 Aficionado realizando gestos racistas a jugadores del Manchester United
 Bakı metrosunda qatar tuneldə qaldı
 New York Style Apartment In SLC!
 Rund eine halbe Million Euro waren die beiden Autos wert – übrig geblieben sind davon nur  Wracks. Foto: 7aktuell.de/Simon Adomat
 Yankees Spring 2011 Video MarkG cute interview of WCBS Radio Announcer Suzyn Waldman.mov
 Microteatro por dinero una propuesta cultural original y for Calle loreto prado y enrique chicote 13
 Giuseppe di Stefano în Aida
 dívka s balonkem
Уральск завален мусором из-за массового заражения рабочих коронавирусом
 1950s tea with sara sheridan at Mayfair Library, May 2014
___
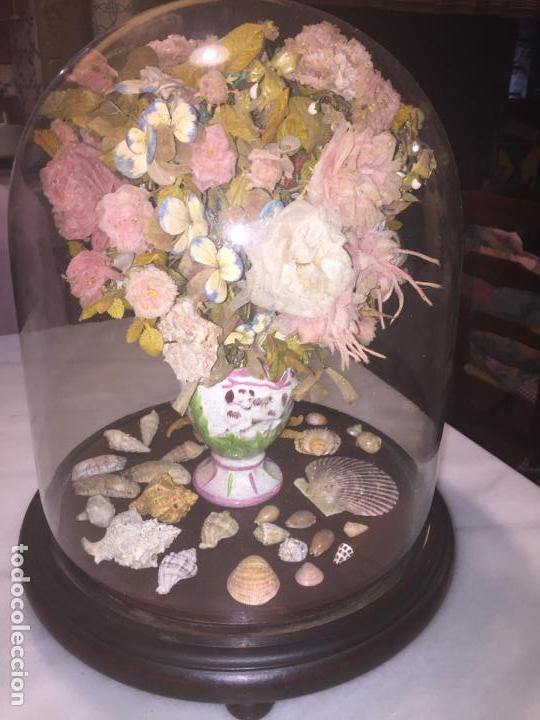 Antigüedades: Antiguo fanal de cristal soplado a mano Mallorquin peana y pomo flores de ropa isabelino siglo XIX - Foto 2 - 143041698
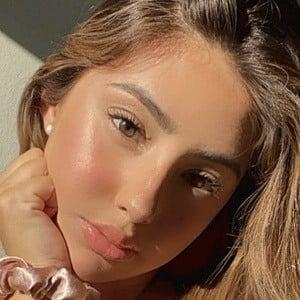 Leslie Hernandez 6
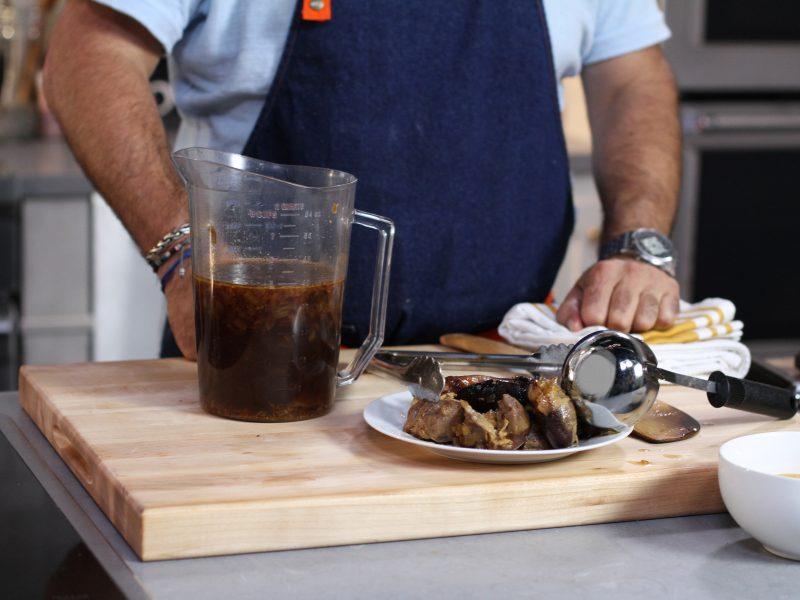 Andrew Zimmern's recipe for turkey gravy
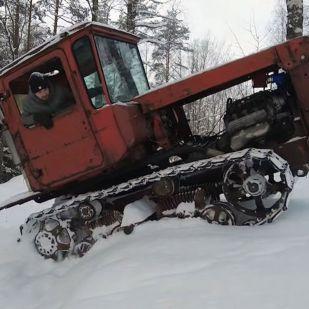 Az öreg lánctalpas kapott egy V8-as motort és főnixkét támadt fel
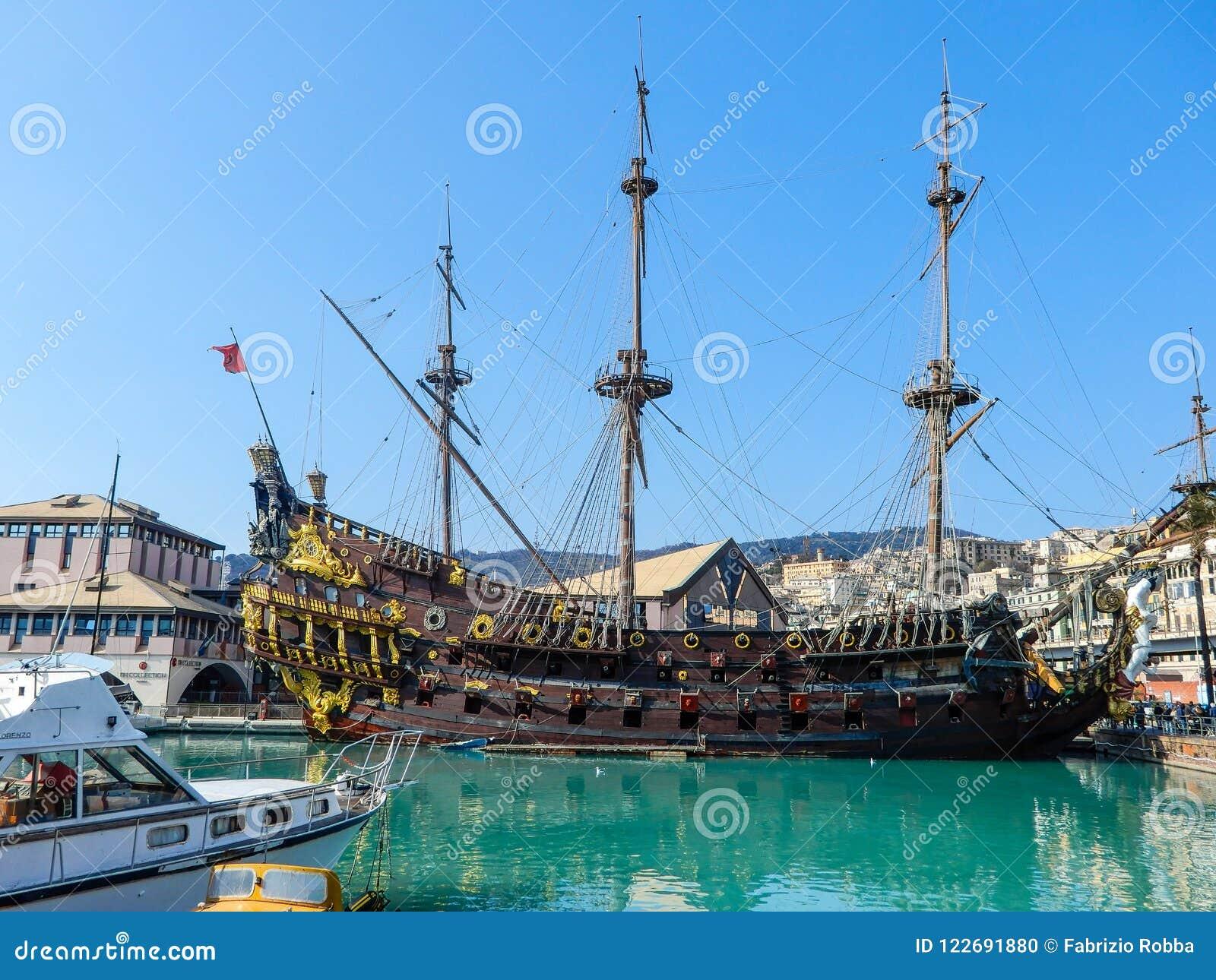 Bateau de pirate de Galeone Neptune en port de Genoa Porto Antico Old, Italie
___
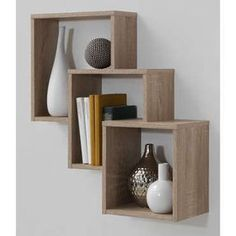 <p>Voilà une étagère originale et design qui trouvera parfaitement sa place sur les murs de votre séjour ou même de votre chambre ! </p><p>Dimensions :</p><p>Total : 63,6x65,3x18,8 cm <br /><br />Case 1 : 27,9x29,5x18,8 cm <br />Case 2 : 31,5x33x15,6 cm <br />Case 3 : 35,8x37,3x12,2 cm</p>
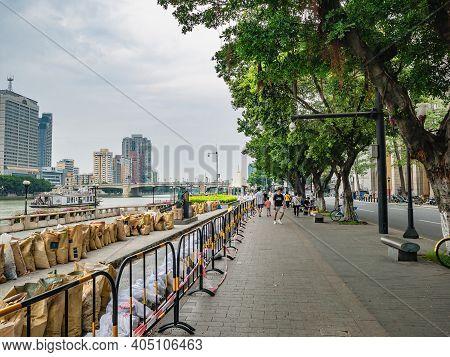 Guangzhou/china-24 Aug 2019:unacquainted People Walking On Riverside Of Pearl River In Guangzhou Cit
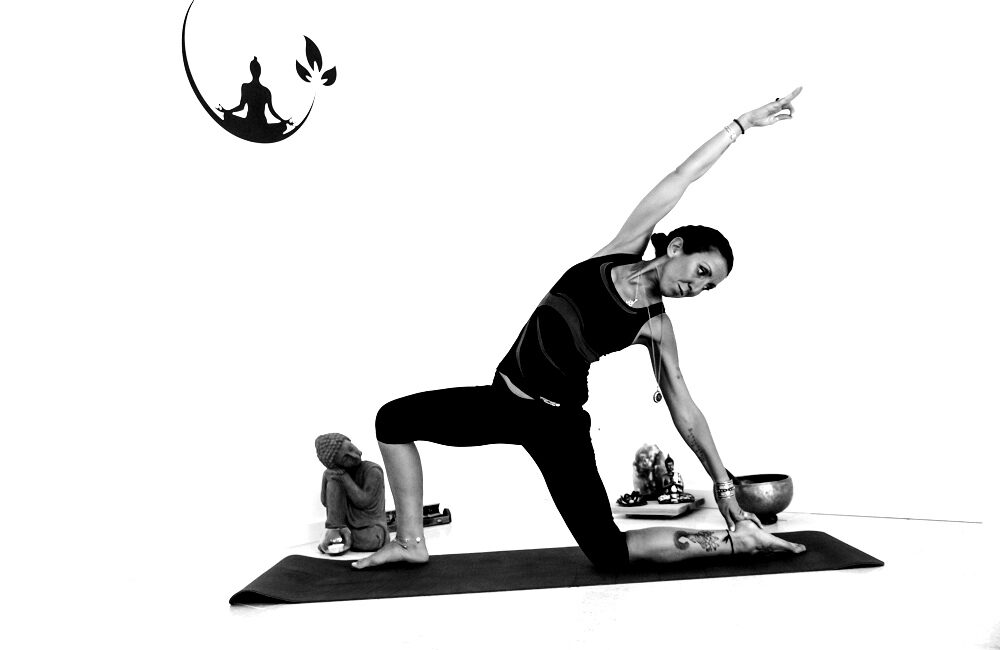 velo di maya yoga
___
→ PROBLEM STATEMENT: Begin with the line that has "Microteatro por dinero" in the listing above and end after the line that has "Уральск завален мусором"; output those lines exactly.

→ RESPONSE:
 Microteatro por dinero una propuesta cultural original y for Calle loreto prado y enrique chicote 13
 Giuseppe di Stefano în Aida
 dívka s balonkem
Уральск завален мусором из-за массового заражения рабочих коронавирусом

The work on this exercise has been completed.